Methods: In 12 healthy volunteers, an amino acid solution (3ml/min, 0.6 kcal/min) was perfused into the duodenum stimulating pancreatic enzyme and gastric acid secretion. After 40min, a mixed liquid meal (90ml, 44 kcal, starch, maltose, sodium oleate, lipid) was perfused for 15min into the ileum approximating the amount of physiologically unabsorbed nutrients. Gastroduodenal secretion was sampled in 10-min intervals until 240min after ileal perfusion and quantified using double-marker dilution technique. On 2 days in random order, Ex-9 (300 pmol×kg-1×min-1) or saline were IV infused. The output of gastric acid, amylase and trypsin was measured.

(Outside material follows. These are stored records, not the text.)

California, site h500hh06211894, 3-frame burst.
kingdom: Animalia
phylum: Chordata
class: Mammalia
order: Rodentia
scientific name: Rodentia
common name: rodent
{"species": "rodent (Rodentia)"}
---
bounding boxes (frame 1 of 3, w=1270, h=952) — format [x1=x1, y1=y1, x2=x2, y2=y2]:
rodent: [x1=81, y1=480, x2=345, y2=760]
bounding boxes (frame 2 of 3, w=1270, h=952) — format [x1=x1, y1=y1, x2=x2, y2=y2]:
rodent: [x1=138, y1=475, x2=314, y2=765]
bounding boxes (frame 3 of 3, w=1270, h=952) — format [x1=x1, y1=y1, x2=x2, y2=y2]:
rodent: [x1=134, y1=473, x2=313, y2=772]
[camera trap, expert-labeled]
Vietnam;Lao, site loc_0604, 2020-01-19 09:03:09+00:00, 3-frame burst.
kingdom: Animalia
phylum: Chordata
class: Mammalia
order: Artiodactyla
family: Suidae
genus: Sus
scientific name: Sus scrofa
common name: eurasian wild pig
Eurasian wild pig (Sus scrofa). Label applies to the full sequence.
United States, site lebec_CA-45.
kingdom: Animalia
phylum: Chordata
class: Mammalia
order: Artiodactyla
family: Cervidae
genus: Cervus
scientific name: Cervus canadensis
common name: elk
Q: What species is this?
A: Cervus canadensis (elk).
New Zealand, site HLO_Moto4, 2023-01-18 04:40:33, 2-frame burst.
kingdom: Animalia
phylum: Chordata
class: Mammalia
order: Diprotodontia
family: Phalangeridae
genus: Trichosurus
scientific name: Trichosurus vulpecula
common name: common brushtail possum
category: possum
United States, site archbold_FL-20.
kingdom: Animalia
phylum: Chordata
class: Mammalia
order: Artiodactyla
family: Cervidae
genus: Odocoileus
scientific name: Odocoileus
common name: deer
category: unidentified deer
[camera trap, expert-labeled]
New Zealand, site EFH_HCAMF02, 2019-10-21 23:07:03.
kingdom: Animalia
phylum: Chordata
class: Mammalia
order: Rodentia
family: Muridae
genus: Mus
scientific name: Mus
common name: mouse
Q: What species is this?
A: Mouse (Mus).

Results: Duodenal amino acids significantly increased the output of gastric acid and pancreatic enzymes on both study days (p<0.05). Ileal nutrient perfusion induced the ileal brake by causing a pronounced reduction of endogenously stimulated gastropancreatic secretion. The latter was markedly inhibited by IV Ex-9 (see table).

Conclusions: Physiological amounts of nutrients within the ileum induce a prolonged inhibition of gastric acid and pancreatic enzyme secretion. As this ‘ileal brake’ is largely prevented by the GLP-1 receptor antagonist, we suggest GLP-1 as mediator of this intestino-gastropancreatic reflex. We conclude that beside its endocrine action, GLP-1 plays an important role as an enterogastrone. This may explain the very high densities of L-cells within the ileum and colon.